Spotlight
Er was eens een stad – nee, dat is gelogen. Laten we opnieuw beginnen. Er was eens een dorp. Vol kledingzaken. Vooral pantalons in de maat XXL waren in trek, want een grote broek trok men hier graag aan. „Wij besturen op de Schaal van Reus”, glunderden de dorpsbazen. Dat klopte. Bergen werk wisten ze te verzetten. Zo werd het een reuzefijn dorp. In 2006 wist de gemeentelijke afdeling Onderzoek & Statistiek zelfs trots te melden dat nog maar 51% van de dorpsbeleidmakers ambitieniveau – bleef lastig – verkeerd spelde.

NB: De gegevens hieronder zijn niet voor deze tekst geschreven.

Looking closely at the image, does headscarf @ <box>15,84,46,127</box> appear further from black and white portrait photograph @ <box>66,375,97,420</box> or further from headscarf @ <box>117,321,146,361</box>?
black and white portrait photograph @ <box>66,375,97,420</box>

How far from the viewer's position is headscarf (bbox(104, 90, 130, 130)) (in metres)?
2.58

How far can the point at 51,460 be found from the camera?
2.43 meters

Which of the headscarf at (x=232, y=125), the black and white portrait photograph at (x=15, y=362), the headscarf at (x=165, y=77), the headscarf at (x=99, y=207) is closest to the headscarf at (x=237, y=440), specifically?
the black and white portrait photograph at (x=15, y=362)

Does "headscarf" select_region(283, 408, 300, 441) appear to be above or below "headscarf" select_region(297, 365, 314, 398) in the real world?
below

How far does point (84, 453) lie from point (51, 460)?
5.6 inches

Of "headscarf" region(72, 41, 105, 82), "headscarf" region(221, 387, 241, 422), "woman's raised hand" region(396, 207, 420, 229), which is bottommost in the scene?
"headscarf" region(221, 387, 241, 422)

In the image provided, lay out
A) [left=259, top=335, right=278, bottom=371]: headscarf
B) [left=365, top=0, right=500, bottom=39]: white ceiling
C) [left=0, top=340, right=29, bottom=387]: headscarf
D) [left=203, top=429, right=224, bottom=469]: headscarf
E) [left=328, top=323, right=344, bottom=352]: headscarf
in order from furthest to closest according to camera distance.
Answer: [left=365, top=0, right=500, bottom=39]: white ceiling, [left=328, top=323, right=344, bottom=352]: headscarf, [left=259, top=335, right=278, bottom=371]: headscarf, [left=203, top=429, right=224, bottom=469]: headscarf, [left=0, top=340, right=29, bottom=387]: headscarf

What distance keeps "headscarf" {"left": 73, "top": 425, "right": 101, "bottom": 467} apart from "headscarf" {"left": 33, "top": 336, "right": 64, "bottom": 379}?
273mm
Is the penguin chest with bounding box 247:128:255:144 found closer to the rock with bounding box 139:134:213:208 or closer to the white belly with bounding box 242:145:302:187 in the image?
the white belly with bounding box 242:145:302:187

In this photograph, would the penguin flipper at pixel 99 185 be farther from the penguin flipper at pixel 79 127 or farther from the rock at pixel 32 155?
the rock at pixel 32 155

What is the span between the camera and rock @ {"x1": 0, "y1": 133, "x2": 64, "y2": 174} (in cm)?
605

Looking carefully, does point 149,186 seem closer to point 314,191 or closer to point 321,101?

Ook de koningin was in haar nopjes. Wat een daadkracht in dat dorp! Eind april 2007 pakte zij haar zondagse koets en reisde zuidwaarts. Ze keek haar vorstelijke ogen uit en genoot van straattheater, zang en dans. „Leve de Schaal van Reus”, fluisterde de majesteit in het oor van de BD, de baas der dorpsbazen. Hij kleurde er licht van.
Nog vaak zou de burgervader vol melancholie het plakboek over die dag doorbladeren. Gottegot, vroeger! Toen het College van Dorpsbazen gezag en kracht had. Toen ze de zon desgewenst in het westen lieten opkomen. Maar er was een theaterruzie uitgebroken. Met verontrustend veel souffleurs. Want tekstvast waren de spelers niet. Zo werd het al rap minder reuzeknus. Vrijwel machteloos zag de burgervader hoe het dorp terugviel in zijn vertrouwde staat – de Schaal van Lilliput werd opnieuw de maat.
Klein denken, klein doen: velen in het dorp haalden opgelucht adem. Maar de verstandige burgervader schikte zich niet. Hij ontbood een zielendokter, die de acute dwerggroei zou kunnen verklaren. Op het dorpshuis aan de Markt voerde de arts vijf onthutsende gesprekken Enkele passages uit zijn vertrouwelijke rapport: „Van de 544 soorten fobieën die de geestelijke gezondheidszorg onderscheidt, bespeur ik er drie die dit college verlammen. Ik signaleer: allodoxafobie alias vrees voor opinies, cainofobie oftewel angst voor nieuwe ideeën en – in extreme mate –decidofobie, de vrees om beslissingen te nemen. Bij twee collegeleden is sprake van geclusterde problematiek. Extra zielenzorg voor de heren [TYPEX] en [TYPEX] moet dan ook worden overwogen.’’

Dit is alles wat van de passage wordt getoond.